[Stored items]
::::::::
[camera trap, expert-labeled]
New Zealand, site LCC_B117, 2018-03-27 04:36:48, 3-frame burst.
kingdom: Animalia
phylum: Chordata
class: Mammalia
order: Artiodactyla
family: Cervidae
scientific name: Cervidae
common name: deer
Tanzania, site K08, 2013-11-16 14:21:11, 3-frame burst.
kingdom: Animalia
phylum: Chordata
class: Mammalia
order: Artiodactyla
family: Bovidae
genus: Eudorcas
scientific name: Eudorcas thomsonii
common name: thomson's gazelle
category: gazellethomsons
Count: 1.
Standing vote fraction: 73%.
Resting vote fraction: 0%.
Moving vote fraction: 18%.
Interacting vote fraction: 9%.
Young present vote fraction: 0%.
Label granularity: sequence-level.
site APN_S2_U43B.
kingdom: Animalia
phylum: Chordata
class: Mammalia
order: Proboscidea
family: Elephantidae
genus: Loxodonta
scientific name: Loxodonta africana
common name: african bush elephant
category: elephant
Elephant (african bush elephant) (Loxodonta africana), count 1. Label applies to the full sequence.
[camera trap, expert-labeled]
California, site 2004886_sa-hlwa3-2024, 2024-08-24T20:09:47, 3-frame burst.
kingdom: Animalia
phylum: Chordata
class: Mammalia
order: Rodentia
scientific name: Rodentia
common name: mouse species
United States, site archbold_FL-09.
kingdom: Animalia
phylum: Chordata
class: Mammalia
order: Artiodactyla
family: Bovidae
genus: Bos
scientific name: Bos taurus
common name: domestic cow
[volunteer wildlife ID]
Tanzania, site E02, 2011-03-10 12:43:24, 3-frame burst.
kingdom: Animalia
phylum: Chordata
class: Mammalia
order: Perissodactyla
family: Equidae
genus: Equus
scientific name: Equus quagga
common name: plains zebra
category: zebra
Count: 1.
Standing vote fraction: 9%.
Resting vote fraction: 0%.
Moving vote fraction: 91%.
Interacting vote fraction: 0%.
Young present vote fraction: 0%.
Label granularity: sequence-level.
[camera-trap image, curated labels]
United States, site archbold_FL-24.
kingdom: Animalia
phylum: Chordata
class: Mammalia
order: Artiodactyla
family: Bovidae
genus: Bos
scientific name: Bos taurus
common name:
::::::::
TASK — The answer should be all lines from the entries above that hold the word "Moving".

EXERCISE ANSWER —
Moving vote fraction: 18%.
Moving vote fraction: 91%.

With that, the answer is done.